- Exercise -
Pull out every line in the records below that contains the word "rider", and copy each one in full.

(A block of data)

--

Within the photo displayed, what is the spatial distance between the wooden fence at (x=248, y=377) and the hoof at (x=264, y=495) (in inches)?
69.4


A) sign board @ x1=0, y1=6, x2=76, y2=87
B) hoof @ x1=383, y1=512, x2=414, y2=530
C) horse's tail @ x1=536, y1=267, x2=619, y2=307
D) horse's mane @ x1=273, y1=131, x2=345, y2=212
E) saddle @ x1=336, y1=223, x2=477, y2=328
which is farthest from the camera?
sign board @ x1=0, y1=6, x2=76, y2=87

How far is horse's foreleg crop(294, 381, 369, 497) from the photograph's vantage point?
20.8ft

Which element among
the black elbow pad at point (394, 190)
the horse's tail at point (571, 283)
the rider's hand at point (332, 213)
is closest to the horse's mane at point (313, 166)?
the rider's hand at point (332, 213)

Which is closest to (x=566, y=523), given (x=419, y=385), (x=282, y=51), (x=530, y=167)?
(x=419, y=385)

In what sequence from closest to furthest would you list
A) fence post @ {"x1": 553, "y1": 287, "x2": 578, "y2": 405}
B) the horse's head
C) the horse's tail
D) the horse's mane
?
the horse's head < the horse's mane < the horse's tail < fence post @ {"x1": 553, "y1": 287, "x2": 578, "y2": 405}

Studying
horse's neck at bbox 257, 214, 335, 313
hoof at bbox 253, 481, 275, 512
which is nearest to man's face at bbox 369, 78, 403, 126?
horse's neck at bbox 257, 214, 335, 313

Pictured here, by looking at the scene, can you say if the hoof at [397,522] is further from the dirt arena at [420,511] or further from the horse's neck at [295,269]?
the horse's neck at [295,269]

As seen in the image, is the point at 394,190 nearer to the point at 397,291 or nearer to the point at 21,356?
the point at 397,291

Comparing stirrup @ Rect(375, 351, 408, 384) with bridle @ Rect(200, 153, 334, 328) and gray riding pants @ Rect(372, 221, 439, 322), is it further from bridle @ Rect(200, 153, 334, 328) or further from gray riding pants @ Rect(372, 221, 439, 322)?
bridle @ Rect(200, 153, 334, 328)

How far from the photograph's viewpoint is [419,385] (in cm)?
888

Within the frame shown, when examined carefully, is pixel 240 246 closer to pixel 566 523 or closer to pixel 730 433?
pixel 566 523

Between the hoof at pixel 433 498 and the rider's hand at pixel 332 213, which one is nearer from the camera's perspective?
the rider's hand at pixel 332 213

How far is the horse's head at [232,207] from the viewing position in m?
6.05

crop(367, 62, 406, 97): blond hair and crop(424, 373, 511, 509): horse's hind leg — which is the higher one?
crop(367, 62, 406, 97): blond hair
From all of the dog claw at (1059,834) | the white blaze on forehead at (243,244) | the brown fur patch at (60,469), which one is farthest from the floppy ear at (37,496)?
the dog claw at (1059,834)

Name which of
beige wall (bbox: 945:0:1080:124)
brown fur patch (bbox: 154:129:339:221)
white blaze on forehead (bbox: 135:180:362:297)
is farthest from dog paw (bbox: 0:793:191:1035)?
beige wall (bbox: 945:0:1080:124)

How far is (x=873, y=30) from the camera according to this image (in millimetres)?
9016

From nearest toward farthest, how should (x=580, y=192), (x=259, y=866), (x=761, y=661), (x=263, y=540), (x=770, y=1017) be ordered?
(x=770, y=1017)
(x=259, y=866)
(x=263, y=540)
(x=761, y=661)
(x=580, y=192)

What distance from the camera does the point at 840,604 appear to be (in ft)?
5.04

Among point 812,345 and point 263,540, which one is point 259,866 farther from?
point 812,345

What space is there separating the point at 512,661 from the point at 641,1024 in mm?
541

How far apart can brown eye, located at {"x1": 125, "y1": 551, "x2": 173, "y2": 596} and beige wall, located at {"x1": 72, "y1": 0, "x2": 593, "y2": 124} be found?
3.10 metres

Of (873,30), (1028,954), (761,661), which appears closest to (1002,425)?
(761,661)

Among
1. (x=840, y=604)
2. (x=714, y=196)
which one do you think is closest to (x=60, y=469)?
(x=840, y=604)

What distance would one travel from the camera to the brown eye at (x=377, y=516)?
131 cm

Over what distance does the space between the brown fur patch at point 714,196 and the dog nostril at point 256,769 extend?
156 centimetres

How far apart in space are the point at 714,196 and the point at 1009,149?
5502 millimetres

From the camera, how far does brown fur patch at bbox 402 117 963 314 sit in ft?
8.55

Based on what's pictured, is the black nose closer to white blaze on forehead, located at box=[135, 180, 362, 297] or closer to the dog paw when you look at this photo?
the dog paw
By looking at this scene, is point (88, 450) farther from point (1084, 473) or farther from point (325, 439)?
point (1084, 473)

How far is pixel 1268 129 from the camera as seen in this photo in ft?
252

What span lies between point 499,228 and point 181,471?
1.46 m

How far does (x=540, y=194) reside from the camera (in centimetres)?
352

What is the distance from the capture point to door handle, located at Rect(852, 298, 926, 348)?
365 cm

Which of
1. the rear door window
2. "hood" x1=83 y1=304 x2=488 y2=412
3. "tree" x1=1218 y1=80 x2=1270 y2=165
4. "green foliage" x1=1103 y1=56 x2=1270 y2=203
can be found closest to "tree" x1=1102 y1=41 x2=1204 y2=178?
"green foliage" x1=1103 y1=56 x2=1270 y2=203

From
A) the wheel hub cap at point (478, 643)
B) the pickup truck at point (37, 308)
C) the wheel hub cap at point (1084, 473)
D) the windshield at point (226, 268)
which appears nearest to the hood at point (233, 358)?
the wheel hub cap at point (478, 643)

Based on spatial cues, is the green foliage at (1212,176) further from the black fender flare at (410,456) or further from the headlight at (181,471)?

--

- Task result -
the rider's hand at point (332, 213)
the rider's hand at point (332, 213)
Between the hoof at pixel 433 498 and the rider's hand at pixel 332 213, which one is nearer from the camera's perspective?
the rider's hand at pixel 332 213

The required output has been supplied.